Chief Operating Officer for Rana Motors, Kassem Odaymat, says lower interest rates will reduce the number of substandard vehicles on the road.
“The cost of vehicles will be relatively cheaper; many people can now afford quality cars which will get rid-off rickety cars on our roads. Even the high numbers of accidents and deaths on our roads will be reduced”, he said.
This is when the Central Bank sets the maximum limit of lending rate above which it becomes illegal for a financial institution to charge.
Interest rate ceilings can be justified on the basis that financial institutions are making excessive profits by charging high interest rates to clients.
The Central Bank’s intervention is, therefore, required to protect vulnerable clients from predatory lending practices.
In implementing a cap, the Central bank will incentivise lenders to push out the supply curve and increase access to credit while bringing down lending rates, assuming the cap is set below the market equilibrium.
Kenya, for instance, has adopted interest rate capping since 2016. Its interest capping law became operational in September 2016.
It was implemented following concerns raised by the public regarding the high cost of credit in Kenya, which was seen as a hindrance to credit access by a large segment of the population.
Kenya’s lending rate is now 13.64 per cent as of December 2017 from a high rate of about 32 per cent. This has resulted in increased demand for credit.
Benefits of Interest Capping
Capping the lending rate will help the banks to reduce the percentage of non-
performing loans as borrowers can now afford to pay the lower interest rate.
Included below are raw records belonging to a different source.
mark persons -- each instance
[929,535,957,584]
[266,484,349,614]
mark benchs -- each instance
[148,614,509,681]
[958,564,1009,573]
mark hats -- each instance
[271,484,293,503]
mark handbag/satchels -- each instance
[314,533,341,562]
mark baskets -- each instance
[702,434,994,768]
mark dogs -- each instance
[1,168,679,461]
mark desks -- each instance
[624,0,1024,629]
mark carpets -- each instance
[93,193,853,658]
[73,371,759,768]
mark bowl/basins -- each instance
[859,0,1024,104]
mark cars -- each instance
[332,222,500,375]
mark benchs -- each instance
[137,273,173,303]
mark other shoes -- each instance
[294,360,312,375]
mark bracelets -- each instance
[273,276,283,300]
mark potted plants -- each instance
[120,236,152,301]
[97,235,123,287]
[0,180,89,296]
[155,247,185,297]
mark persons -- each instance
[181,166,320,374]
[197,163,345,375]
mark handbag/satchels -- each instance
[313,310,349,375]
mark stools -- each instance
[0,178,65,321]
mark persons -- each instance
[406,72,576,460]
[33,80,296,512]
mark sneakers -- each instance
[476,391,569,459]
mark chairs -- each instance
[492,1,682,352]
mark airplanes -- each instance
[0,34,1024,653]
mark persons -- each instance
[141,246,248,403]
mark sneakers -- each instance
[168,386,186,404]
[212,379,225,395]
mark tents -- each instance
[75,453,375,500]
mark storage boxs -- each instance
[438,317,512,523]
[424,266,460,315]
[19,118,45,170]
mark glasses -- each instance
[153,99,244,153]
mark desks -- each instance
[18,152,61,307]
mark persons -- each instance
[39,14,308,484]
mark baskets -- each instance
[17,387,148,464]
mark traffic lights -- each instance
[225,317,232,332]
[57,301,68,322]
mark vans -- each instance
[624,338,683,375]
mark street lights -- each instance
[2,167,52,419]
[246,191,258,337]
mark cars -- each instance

This will in the long effect reduce the incidence of high loan defaulting rate.
It will also force the banks to do better due diligence on the credits they grant because they might not recover the bad loans from the higher interest rate.
It is observed that high interest rates among Ghanaian banks are a function of the high operating cost which banks have self-inflicted.
“Whilst banks in Asia and Latin America are investing in cost savers, some banks in Ghana keep on adding cost to their operations. In most countries, for example, high school graduates are bank tellers. In Ghana, it is possible to find masters holders as tellers in most banks. This will undoubtedly increase the cost of operations,” Mr Asamoah said.
He adds that the cap should be made in such a way that it will not affect the Central bank’s monetary policy.
“For example, it could be set as not more than 4 percentage point above the policy rate”.
This will give room to the Central bank to adjust the policy rate upwards as and when the need arises for the Central bank to use its monetary policy to achieve its objectives.
Again, to effectively implement the cap, the centre is recommending the rates of government’s treasury bills or securities should be reduced further to make it unattractive to the banks.
This move will ensure that the cap in interest rate does not lead to a reduction in financial intermediation and a shift towards the purchase of government security by the banks.